Please help or give a different hint to tackle the problem.
Let consider the sequences of letters $AAAABBBBCCCC$ which start with $A$. We consider the four blocks $AX$ where $X$ can be either $B$ or $C$. The first block is placed as the first one so we have to arrange three remaining blocks over 7 available positions. There are altogether $\binom 73=35$ ways to do this. We can classify the sequences by the structure of the gaps between the $AX$ blocks as shown in the following table: $$\begin{array}{c|r|c|r} \text{Gap} (1234)& N& NN&N\times NN\\ \hline (4000)&1&2^4&16\\ (2100)&12&2^3&96\\ (1010)&12&2^2\binom21&96\\ (0200)&6&2+2^2&36\\ (0001)&4&2\binom31&24\\ \hline &35&&268 \end{array}$$
The gap structure (first column) is labeled by the number of gaps with sizes $1,2,3,4$. Second column shows the number of sequences with the given gap structure and the third column shows the number of ways to fill the given gaps (together with $X$'s from the blocks).
For example the sequences with two gaps of size 2 can be filled as follows.
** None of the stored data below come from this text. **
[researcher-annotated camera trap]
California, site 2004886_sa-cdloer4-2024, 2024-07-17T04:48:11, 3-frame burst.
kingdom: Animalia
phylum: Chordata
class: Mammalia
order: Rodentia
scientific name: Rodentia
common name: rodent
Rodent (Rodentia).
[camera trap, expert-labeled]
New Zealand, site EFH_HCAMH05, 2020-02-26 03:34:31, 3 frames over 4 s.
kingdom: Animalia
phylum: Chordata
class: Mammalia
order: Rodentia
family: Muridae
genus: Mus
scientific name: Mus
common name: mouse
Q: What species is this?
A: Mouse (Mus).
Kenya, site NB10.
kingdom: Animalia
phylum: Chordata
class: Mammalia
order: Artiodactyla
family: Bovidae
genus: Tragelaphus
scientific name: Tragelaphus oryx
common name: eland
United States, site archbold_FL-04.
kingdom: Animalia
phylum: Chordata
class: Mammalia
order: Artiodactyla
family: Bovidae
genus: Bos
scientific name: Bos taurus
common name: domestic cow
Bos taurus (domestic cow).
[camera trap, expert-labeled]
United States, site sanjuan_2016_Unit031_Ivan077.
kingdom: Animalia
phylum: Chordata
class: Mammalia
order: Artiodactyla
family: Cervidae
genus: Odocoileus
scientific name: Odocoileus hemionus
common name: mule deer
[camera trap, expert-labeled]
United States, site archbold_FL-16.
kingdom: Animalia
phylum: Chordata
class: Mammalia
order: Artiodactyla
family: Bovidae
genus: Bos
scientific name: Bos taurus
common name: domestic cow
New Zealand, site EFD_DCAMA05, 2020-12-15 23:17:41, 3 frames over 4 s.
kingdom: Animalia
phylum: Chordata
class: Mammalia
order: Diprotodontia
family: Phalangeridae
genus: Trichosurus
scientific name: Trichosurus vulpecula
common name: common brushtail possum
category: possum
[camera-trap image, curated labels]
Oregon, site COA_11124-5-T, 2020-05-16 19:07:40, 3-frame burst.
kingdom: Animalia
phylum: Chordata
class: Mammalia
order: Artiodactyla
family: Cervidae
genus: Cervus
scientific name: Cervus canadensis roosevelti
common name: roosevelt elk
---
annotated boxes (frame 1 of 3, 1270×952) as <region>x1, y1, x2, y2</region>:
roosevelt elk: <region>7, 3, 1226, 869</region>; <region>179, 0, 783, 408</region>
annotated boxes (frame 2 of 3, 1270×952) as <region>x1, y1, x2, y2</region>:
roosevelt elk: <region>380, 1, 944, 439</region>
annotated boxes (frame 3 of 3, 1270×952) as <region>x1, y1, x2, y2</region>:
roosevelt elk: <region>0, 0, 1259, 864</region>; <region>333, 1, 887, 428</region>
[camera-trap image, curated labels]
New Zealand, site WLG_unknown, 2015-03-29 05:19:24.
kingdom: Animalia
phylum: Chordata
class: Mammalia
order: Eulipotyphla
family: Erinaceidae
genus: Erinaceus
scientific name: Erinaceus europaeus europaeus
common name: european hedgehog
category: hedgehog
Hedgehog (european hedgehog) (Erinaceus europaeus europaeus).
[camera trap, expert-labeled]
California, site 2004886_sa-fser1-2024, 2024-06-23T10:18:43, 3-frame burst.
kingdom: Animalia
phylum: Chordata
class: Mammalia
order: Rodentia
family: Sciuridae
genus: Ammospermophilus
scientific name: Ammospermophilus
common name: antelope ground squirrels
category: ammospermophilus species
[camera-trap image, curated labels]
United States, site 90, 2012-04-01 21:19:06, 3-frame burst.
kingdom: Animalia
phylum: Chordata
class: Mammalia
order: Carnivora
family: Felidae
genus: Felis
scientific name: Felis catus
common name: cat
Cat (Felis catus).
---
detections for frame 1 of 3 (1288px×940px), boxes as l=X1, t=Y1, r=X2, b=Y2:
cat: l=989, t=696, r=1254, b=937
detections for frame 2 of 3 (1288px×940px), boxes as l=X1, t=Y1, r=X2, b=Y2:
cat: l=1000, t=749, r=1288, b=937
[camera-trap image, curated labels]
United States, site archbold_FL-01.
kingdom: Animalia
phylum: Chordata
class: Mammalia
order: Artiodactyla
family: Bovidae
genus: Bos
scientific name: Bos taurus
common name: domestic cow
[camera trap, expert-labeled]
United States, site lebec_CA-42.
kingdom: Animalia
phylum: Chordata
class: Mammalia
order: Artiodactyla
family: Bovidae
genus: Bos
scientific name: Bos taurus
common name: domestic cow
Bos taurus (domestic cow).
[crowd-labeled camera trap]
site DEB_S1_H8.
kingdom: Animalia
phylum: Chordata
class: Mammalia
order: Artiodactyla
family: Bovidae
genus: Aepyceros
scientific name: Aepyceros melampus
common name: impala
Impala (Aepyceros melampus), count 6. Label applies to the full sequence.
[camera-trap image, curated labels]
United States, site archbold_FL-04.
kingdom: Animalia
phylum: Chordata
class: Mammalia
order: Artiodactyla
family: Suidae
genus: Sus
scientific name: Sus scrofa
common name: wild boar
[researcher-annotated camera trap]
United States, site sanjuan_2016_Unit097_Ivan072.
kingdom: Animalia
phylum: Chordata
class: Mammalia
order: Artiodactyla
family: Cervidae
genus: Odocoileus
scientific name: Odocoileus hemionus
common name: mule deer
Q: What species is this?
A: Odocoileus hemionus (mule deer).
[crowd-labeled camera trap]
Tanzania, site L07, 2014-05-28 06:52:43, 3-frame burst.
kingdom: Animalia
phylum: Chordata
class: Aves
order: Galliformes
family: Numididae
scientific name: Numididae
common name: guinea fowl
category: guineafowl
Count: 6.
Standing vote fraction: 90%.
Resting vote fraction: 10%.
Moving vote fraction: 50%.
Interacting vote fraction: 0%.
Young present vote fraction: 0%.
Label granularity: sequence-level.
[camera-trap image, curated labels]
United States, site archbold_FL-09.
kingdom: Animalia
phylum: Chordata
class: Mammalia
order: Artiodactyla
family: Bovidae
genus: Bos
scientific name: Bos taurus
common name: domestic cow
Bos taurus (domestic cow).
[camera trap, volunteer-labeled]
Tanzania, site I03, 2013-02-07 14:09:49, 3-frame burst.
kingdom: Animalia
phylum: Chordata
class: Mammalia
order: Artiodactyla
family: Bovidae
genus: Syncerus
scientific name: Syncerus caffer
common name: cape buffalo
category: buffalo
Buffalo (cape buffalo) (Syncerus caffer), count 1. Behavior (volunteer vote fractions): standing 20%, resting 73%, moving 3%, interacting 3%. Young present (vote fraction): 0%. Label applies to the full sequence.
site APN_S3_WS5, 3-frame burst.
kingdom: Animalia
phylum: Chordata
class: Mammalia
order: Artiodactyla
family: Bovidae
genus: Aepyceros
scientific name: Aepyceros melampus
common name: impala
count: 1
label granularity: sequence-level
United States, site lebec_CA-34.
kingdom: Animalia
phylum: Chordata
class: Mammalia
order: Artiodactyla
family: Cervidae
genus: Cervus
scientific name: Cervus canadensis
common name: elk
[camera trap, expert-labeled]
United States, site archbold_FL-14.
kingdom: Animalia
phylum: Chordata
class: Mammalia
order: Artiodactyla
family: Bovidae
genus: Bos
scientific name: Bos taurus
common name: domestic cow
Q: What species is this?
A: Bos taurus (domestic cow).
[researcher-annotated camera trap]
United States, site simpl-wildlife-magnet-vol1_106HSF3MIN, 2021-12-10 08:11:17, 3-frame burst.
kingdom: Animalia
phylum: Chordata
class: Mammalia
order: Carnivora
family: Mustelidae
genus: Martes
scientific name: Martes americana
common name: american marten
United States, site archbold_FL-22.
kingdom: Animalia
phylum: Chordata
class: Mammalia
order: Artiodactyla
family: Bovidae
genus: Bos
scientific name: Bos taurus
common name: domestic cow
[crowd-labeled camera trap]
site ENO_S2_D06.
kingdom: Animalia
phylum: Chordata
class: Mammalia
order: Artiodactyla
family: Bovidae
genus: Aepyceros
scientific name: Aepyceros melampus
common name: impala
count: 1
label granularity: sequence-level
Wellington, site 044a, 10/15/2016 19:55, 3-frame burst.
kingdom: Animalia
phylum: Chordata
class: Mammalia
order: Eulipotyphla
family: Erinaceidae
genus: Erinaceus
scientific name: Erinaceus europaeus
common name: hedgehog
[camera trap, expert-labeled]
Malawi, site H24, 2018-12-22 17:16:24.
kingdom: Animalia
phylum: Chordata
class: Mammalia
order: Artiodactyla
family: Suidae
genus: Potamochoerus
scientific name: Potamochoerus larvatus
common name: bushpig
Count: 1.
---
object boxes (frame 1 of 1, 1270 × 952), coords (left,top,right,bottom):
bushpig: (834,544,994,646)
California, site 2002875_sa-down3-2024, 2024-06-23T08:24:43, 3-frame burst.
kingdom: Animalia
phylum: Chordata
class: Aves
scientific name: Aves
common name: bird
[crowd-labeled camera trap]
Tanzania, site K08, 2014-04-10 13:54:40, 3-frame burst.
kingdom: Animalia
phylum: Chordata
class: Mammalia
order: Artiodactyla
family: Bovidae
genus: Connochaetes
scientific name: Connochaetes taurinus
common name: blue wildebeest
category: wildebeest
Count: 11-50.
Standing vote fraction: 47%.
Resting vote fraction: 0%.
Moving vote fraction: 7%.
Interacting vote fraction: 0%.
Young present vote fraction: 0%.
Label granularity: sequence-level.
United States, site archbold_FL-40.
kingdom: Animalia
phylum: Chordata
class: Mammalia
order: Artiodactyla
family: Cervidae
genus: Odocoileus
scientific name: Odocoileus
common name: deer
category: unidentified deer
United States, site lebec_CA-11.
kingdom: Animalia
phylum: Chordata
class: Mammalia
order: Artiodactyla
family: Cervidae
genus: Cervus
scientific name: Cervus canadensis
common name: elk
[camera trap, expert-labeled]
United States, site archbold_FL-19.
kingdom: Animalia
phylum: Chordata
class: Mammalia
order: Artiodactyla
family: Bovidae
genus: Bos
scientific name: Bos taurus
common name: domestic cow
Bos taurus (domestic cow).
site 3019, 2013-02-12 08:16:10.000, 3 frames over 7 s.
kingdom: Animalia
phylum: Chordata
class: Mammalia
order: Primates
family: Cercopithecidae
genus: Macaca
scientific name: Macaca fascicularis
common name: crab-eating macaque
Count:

Consider the blocks $AX$ adjacent to the gaps (from the left). The two corresponding $X$ can be filled either with the same letter or with different ones. In the first case we are left with two identical letters to fill $X$ in the remaining two blocks, so there is no actual choice. In the second case two different letters remain. Hence there are in total $2+2^2=6$ ways to arrange the letters. Similarly one can consider the other 4 cases.
One concludes that the total number of ways to arrange the sequences is $3\times268=804$, and the correct option is $D$.